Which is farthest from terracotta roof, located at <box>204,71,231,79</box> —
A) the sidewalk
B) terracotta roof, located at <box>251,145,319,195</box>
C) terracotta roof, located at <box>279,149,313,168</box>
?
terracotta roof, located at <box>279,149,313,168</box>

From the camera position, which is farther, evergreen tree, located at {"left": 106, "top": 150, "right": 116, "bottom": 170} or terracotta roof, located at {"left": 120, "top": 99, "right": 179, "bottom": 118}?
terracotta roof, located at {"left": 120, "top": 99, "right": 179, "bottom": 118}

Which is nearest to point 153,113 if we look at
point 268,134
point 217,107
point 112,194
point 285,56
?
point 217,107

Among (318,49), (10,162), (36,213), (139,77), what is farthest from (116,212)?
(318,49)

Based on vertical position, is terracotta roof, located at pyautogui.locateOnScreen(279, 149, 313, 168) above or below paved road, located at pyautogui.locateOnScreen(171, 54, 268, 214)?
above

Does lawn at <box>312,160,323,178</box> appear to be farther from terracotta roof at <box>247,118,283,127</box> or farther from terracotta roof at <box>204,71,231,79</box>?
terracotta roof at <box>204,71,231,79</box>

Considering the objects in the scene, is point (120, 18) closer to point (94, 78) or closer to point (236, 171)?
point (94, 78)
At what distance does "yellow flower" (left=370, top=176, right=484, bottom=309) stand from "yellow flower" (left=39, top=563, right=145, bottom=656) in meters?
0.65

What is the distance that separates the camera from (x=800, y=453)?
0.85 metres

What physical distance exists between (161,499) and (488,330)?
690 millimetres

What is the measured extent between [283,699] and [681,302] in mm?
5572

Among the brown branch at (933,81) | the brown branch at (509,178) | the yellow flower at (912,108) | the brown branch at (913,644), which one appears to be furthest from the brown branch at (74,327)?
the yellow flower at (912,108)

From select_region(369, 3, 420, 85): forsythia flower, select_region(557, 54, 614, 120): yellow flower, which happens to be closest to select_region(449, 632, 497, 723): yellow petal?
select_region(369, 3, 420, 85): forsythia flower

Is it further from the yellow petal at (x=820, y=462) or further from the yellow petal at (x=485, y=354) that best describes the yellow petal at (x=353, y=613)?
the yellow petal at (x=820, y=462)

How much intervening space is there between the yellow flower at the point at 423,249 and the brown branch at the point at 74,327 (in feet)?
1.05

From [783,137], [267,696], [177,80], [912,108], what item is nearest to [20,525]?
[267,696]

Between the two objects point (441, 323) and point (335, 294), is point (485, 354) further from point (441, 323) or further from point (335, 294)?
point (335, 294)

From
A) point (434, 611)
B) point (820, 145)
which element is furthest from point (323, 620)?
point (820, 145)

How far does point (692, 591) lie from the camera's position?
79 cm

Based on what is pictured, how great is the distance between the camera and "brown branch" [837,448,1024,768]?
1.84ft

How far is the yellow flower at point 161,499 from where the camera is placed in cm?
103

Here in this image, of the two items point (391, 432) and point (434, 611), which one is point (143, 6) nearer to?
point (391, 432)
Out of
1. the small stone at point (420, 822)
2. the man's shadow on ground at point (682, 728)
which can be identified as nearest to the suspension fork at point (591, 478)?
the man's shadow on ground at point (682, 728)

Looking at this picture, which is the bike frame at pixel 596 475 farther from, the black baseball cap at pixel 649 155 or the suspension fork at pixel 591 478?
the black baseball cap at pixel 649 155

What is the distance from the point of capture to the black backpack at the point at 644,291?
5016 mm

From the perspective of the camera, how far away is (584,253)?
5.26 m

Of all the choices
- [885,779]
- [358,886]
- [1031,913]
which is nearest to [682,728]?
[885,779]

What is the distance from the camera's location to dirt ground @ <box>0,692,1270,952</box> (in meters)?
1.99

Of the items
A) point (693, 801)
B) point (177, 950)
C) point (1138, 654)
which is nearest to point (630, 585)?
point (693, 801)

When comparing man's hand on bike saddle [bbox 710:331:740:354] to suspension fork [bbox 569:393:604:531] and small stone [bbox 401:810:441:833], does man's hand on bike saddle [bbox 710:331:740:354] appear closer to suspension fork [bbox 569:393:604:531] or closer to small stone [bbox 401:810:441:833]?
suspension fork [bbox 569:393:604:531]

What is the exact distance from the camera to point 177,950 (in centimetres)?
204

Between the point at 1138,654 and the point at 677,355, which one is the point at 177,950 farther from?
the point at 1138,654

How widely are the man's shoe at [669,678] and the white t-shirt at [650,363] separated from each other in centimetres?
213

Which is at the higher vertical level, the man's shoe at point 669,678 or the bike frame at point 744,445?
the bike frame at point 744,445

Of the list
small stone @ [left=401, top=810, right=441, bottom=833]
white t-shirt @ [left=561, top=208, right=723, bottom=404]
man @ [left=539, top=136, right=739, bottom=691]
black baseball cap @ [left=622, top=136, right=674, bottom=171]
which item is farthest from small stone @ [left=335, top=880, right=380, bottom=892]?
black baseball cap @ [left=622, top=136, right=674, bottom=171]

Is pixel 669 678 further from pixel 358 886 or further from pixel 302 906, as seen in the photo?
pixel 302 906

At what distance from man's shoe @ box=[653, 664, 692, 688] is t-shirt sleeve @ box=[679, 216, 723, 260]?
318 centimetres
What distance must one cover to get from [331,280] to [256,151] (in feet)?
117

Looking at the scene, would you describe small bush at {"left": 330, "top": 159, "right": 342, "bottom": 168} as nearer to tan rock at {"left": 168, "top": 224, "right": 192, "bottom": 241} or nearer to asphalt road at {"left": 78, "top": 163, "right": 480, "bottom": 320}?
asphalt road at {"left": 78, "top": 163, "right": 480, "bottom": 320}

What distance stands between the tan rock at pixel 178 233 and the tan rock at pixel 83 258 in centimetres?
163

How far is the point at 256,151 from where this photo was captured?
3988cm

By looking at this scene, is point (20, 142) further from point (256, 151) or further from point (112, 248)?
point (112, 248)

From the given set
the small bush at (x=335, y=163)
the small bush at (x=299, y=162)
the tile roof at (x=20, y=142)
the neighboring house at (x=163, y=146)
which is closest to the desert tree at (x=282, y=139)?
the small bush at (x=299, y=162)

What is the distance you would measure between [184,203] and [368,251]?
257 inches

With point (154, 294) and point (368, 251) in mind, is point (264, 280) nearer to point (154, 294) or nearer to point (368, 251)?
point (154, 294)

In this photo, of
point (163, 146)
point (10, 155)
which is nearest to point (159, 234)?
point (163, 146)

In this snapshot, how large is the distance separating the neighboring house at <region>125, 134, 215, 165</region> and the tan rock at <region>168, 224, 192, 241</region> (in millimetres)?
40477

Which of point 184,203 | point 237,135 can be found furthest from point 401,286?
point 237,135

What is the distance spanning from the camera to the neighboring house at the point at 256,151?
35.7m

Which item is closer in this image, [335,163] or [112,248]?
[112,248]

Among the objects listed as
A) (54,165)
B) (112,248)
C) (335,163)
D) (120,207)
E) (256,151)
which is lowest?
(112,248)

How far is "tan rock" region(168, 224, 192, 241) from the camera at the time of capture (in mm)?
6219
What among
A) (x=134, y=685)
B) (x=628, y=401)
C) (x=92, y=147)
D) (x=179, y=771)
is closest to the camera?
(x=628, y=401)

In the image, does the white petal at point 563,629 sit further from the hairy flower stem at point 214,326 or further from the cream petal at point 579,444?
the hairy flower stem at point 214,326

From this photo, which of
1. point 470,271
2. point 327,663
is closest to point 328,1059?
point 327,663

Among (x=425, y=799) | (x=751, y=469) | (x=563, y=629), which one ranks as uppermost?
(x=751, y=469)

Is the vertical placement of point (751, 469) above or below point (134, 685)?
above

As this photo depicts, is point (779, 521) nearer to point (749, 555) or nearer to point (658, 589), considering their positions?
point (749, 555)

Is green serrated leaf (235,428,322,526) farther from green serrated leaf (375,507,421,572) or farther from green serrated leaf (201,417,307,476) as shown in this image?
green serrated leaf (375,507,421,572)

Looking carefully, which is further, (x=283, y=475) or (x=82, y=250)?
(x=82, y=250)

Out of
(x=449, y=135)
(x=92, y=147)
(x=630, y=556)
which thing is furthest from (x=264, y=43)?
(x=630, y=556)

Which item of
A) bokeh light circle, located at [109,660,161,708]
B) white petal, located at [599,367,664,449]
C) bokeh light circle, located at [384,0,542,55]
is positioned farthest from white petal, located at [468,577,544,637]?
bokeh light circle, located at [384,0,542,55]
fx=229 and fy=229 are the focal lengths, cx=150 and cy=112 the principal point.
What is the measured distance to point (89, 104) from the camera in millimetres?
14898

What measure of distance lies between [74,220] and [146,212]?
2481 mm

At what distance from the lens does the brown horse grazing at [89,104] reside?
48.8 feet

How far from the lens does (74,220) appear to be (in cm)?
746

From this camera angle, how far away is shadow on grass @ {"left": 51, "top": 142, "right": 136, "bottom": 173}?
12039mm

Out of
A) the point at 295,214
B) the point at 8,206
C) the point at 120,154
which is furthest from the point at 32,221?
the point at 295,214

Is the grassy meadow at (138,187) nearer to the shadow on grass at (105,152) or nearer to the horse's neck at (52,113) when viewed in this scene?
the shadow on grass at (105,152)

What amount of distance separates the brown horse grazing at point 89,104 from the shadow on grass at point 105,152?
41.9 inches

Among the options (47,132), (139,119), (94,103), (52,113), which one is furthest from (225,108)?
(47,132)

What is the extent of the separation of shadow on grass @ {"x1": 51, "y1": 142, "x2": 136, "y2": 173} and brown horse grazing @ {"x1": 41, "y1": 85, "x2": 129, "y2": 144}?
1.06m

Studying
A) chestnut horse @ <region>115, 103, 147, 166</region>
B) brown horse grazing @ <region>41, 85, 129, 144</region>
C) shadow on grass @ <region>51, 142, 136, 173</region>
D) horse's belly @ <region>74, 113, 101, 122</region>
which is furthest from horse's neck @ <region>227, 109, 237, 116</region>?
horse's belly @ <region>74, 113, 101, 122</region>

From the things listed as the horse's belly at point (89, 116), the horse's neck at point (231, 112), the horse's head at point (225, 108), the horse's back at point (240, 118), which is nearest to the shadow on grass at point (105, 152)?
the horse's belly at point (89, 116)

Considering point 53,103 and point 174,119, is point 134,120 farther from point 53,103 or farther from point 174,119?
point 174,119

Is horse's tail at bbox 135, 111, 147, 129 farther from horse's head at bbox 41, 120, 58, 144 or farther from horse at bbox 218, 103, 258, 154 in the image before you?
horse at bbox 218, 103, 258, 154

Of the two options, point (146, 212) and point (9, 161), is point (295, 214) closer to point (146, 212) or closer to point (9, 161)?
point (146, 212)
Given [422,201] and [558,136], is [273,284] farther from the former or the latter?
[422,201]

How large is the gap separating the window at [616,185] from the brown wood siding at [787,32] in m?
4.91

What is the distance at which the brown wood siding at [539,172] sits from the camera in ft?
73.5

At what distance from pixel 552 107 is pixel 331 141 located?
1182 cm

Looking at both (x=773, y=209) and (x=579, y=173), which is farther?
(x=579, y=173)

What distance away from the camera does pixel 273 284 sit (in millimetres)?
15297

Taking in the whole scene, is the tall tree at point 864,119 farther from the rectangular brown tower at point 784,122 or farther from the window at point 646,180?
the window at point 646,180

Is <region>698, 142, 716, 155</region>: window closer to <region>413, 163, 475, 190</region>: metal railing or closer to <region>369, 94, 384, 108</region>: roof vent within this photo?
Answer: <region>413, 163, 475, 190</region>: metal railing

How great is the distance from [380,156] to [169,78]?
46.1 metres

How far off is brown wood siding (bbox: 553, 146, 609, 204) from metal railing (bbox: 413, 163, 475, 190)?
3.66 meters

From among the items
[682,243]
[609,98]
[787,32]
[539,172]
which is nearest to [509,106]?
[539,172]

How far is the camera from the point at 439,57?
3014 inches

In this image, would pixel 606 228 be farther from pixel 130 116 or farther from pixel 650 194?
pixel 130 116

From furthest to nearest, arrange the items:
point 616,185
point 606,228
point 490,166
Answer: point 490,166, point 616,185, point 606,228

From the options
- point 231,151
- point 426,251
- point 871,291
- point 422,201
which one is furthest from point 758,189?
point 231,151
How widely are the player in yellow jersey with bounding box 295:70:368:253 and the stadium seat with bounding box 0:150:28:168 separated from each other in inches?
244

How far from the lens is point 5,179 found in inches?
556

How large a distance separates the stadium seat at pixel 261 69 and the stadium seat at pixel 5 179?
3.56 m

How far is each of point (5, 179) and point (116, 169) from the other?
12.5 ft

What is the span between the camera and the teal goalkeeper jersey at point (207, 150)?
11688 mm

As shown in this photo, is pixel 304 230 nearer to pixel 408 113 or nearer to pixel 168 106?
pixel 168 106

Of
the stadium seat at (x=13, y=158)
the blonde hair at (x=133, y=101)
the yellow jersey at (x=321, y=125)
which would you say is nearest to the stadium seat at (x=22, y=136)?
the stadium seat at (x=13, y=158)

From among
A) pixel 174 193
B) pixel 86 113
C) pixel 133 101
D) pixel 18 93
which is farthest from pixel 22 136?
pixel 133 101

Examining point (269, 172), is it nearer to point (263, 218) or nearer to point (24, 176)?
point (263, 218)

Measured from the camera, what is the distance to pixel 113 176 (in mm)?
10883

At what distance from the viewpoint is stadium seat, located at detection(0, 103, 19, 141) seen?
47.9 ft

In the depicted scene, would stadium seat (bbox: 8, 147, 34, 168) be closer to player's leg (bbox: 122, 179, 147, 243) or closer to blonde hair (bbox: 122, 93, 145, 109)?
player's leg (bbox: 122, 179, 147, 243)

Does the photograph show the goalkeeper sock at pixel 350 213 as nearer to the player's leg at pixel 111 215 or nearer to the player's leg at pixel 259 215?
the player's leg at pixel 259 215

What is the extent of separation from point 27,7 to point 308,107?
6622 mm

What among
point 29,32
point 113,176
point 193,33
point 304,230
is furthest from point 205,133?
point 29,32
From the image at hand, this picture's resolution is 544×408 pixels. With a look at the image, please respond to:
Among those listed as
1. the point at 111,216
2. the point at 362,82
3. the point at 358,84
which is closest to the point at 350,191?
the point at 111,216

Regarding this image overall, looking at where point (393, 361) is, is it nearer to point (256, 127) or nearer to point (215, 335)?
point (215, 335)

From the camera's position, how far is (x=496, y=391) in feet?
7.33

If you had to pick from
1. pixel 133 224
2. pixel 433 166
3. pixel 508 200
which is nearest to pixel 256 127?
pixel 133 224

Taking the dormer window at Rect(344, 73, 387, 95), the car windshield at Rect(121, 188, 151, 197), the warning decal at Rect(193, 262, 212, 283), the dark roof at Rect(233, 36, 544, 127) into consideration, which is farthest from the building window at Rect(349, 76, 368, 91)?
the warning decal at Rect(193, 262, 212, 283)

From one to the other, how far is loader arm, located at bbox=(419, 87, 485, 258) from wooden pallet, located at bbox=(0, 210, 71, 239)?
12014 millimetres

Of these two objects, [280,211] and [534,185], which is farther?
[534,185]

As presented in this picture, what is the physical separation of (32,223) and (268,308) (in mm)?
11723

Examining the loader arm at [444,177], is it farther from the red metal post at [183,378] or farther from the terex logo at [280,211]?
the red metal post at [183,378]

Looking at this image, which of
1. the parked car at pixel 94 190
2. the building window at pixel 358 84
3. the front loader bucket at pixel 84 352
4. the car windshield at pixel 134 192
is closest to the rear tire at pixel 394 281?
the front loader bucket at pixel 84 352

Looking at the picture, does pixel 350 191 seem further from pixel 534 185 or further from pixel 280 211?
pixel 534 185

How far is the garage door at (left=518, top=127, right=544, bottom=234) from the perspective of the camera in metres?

* [TASK TO COMPLETE]: Produce an exact repeat of the lines from the one containing "Taking the dormer" through the last line of the data, and nothing more.

* [ANSWER TO THE TASK]:
Taking the dormer window at Rect(344, 73, 387, 95), the car windshield at Rect(121, 188, 151, 197), the warning decal at Rect(193, 262, 212, 283), the dark roof at Rect(233, 36, 544, 127) into consideration, which is farthest from the building window at Rect(349, 76, 368, 91)?
the warning decal at Rect(193, 262, 212, 283)

From one to the other, how far is loader arm, located at bbox=(419, 87, 485, 258) from wooden pallet, located at bbox=(0, 210, 71, 239)?
12014 millimetres

Of these two objects, [280,211] and [534,185], which is farther?
[534,185]

As presented in this picture, what is the physical separation of (32,223) and (268,308) (in mm)?
11723

Examining the loader arm at [444,177], is it farther from the red metal post at [183,378] or farther from the terex logo at [280,211]?
the red metal post at [183,378]

Looking at this image, which of
1. the parked car at pixel 94 190
2. the building window at pixel 358 84
3. the front loader bucket at pixel 84 352
4. the car windshield at pixel 134 192
is closest to the rear tire at pixel 394 281?
the front loader bucket at pixel 84 352

Looking at the picture, does pixel 350 191 seem further from pixel 534 185 or further from pixel 280 211?
pixel 534 185

How far is the garage door at (left=518, top=127, right=544, bottom=234) from the perspective of the camera in metres?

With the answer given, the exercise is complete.